Resistance through a circuit

Thread Starter

jerseyguy1996

Joined Feb 2, 2008
214
I am building the circuit on page 5 of this appnote:

http://focus.ti.com/lit/ug/sluu023b/sluu023b.pdf

I have not included resistors R16, R15, or R17 in my circuit because they are not necessary for my application.
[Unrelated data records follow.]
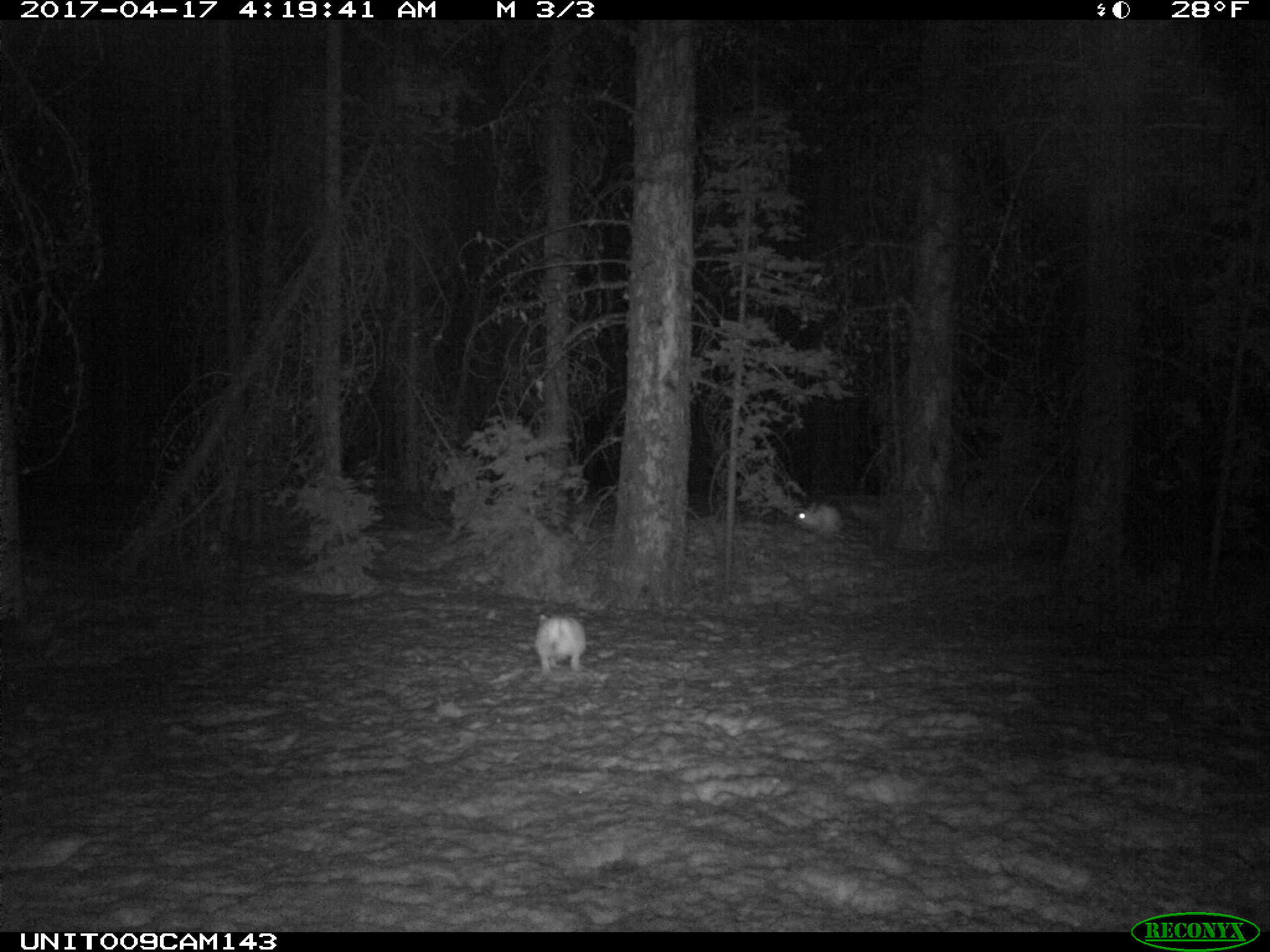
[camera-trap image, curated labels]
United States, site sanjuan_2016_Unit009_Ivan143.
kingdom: Animalia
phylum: Chordata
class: Mammalia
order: Lagomorpha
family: Leporidae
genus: Lepus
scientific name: Lepus americanus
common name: snowshoe hare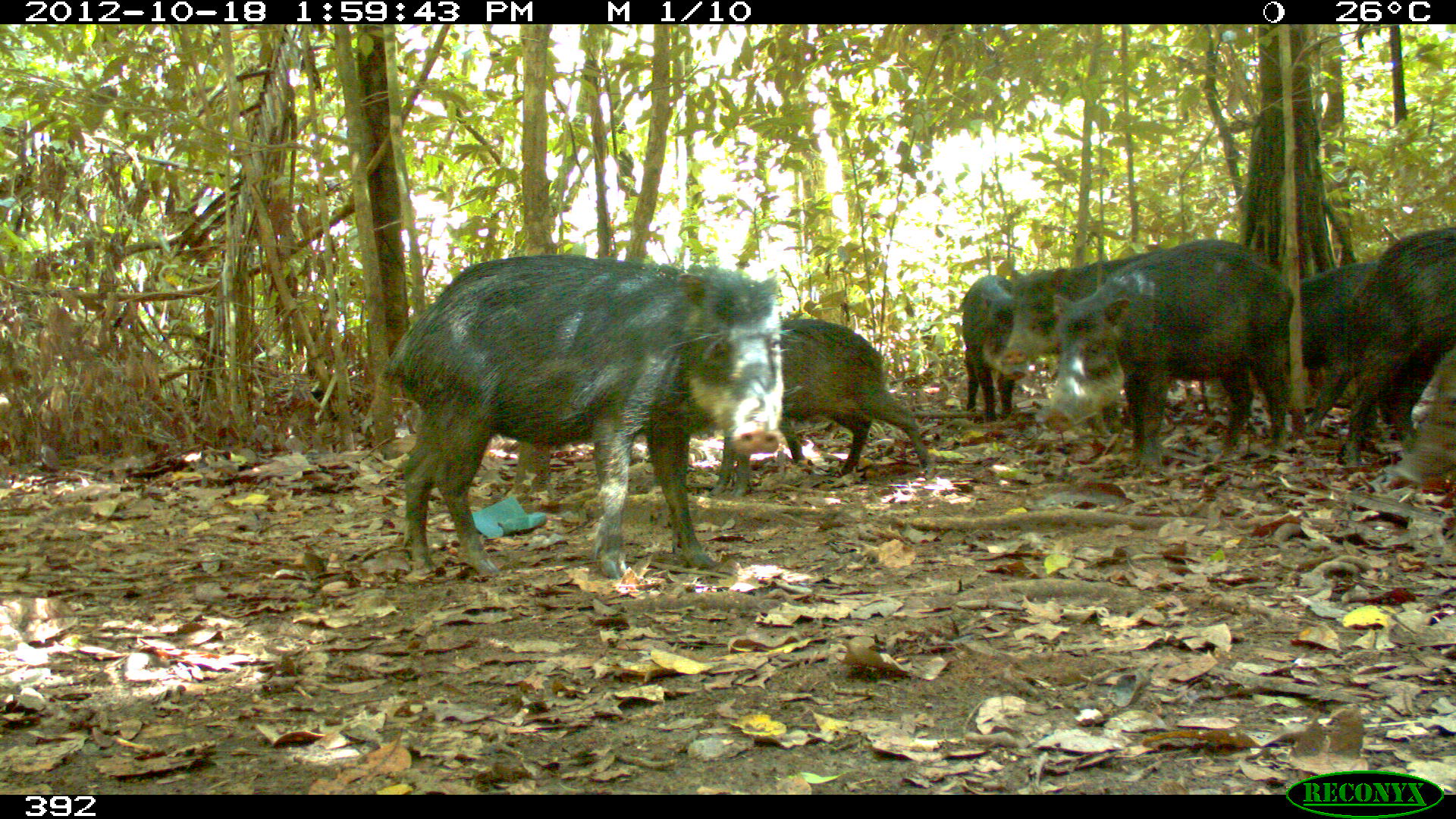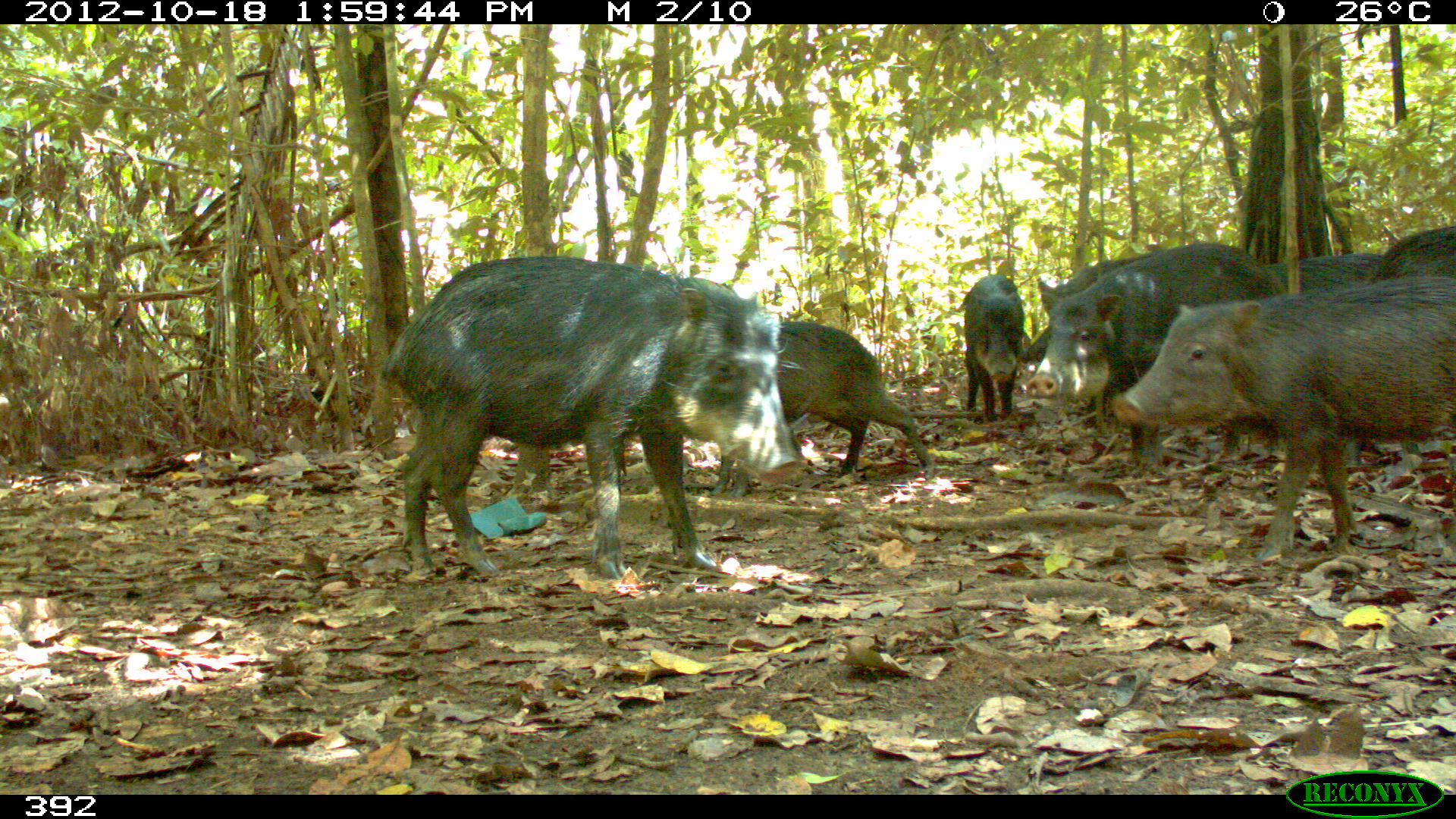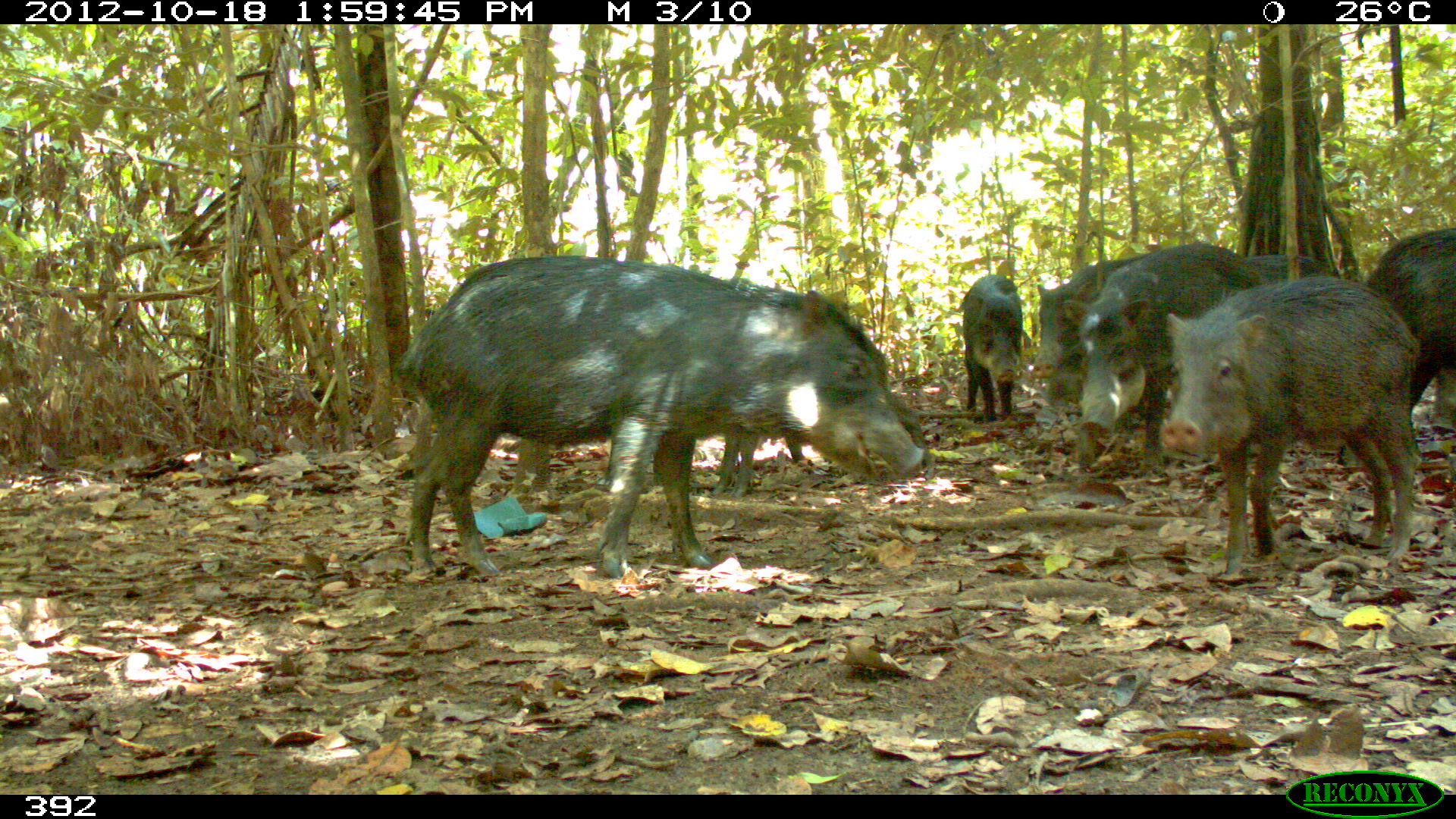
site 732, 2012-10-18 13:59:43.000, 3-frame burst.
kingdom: Animalia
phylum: Chordata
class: Mammalia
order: Artiodactyla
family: Tayassuidae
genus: Tayassu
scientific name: Tayassu pecari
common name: white-lipped peccary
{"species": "Tayassu pecari (white-lipped peccary)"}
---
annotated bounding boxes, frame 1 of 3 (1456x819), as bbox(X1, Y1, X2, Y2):
tayassu pecari: bbox(376, 253, 787, 587); bbox(1041, 235, 1298, 475); bbox(700, 317, 938, 500); bbox(993, 247, 1177, 442); bbox(1339, 216, 1452, 470); bbox(1265, 255, 1394, 449); bbox(962, 274, 1030, 424); bbox(1394, 350, 1456, 483)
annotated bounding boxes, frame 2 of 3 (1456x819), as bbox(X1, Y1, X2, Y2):
tayassu pecari: bbox(380, 251, 811, 585); bbox(1106, 271, 1452, 556); bbox(1028, 237, 1282, 463); bbox(1024, 258, 1273, 475); bbox(709, 318, 941, 498); bbox(1236, 251, 1424, 469); bbox(958, 271, 1026, 420); bbox(1373, 222, 1455, 295)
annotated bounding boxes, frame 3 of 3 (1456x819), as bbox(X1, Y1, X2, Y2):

Looking at the schematic I can only see one path for current to take when all of the transistors and are off and that would be from:

+VDC-->D6B-->R21-->R14-->R12-->R20-->Ground

I add those up and I get a resistance 331K but when I check the resistance of my circuit across VDC+ and VDC- I get a resistance of only 500 ohms. I'm scared to plug this thing in until I know for sure what the resistance should be. Would the PNP transistors and P-Channel FET be conducting when measuring resistance with an ohm meter?
 

designnut

Joined Apr 21, 2011
33
You are measuring the input diodes that are inherent to the circuit. are you sure you don't need the resistors, sounds like you are a real beginner.
 

Thread Starter

jerseyguy1996

Joined Feb 2, 2008
214
You are measuring the input diodes that are inherent to the circuit. are you sure you don't need the resistors, sounds like you are a real beginner.
Look closely at the schematic. Those resistors aren't connected to anything if you don't have a jumper connecting them across JP5.
 

Thread Starter

jerseyguy1996

Joined Feb 2, 2008
214
You are measuring the input diodes that are inherent to the circuit. are you sure you don't need the resistors, sounds like you are a real beginner.
Not sure what you mean by measuring the input diodes. Shouldn't current flow from VDC+ through D6B (I used D6B instead of D6A) through R21 through R14 through R12 through R20 and back to ground?
 

Thread Starter

jerseyguy1996

Joined Feb 2, 2008
214
Well found the problem. I had the circuit already hooked into the power supply and I was reading the resistance cross the V+ and COM of the power supply. Actually I guess I was reading the parallel combination of the resistance of the power supply and the resistance of the circuit.